Count the lines of the material below that contain the string "JSON", treating uppercase and lowercase letters as different, and give only the number.

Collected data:
━━━━━━
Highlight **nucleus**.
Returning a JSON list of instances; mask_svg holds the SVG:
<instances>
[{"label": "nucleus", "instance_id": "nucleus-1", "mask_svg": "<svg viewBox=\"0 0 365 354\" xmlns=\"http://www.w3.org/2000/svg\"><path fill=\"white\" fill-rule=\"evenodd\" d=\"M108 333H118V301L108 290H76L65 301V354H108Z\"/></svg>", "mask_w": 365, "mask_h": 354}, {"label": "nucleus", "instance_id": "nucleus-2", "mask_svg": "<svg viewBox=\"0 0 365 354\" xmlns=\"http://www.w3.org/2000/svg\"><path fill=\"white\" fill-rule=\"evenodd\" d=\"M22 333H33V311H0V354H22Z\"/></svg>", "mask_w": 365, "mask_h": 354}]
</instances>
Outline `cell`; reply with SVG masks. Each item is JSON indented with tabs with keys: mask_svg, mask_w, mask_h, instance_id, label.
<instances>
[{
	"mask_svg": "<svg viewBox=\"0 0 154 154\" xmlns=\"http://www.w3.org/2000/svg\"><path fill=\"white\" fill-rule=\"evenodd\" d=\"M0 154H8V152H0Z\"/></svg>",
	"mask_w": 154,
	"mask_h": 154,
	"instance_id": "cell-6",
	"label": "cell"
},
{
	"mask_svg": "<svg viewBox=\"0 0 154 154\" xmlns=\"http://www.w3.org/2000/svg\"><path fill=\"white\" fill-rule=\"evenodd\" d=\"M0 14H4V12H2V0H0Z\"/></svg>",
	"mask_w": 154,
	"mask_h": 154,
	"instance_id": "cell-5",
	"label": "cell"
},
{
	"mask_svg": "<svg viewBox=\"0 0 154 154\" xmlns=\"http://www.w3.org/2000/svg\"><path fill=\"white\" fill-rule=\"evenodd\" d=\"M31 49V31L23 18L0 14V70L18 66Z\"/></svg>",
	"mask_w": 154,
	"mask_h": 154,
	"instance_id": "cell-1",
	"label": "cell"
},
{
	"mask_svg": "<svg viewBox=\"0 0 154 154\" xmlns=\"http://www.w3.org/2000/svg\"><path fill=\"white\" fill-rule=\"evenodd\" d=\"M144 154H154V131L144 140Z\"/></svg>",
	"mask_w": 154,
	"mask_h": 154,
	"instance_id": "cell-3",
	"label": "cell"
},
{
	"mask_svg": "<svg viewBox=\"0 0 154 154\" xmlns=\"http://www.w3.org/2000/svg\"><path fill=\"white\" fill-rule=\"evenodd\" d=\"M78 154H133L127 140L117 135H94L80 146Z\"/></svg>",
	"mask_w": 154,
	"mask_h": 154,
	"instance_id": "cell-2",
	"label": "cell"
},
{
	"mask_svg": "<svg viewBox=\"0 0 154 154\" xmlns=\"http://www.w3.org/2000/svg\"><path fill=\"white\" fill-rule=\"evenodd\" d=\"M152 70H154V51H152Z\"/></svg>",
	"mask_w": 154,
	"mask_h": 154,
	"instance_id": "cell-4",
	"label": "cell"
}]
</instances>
━━━━━━
Solution to this exercise: 2